▶ **MATERIALS PROVIDED**:
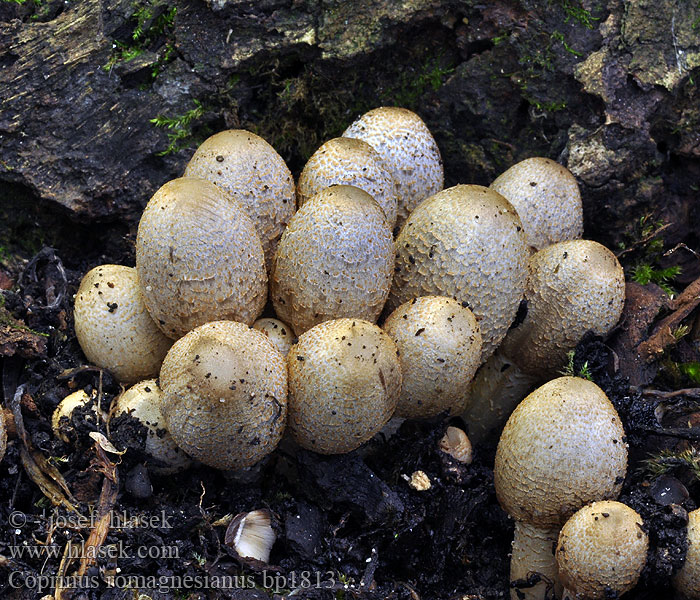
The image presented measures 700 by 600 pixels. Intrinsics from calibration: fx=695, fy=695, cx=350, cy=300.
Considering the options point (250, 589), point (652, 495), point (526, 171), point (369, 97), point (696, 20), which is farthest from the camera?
point (369, 97)

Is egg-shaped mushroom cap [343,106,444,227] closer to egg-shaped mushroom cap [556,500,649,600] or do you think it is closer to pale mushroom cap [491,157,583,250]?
pale mushroom cap [491,157,583,250]

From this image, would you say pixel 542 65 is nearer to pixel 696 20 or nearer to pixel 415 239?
pixel 696 20

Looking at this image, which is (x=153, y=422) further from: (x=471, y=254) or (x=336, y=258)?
(x=471, y=254)

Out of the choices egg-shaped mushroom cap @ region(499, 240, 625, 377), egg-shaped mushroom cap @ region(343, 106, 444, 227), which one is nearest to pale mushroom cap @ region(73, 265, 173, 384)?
egg-shaped mushroom cap @ region(343, 106, 444, 227)

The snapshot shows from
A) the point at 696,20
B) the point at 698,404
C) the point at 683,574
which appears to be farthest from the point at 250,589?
the point at 696,20

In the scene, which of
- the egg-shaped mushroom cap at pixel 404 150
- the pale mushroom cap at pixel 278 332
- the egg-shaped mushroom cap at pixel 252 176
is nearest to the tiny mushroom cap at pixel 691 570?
the pale mushroom cap at pixel 278 332

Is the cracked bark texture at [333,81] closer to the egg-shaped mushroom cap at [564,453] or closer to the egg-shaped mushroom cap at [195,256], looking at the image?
the egg-shaped mushroom cap at [195,256]
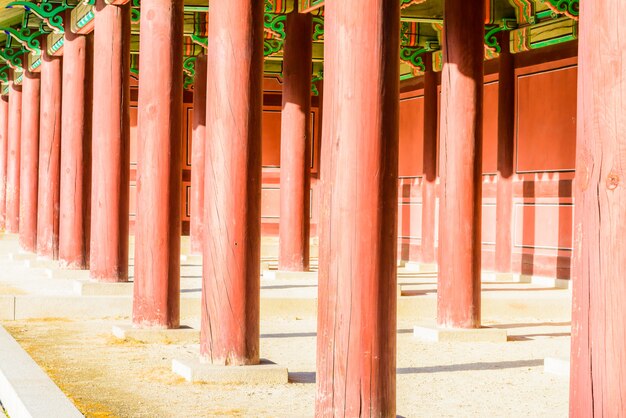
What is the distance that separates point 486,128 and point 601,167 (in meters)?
13.5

▶ **EXERCISE PROMPT**:
Starting with the line containing "Is the cracked" and going on through the end of the items above, rewrite those lines with "bark texture" renamed to "bark surface" and nothing else changed. Omit the pictures.

▶ **REPLY TO THE TASK**:
Is the cracked bark surface at [333,81] closer to the egg-shaped mushroom cap at [564,453] or closer to the egg-shaped mushroom cap at [195,256], looking at the image?
the egg-shaped mushroom cap at [195,256]
What is the distance that separates point 486,128 and point 601,167 (in meters)?
13.5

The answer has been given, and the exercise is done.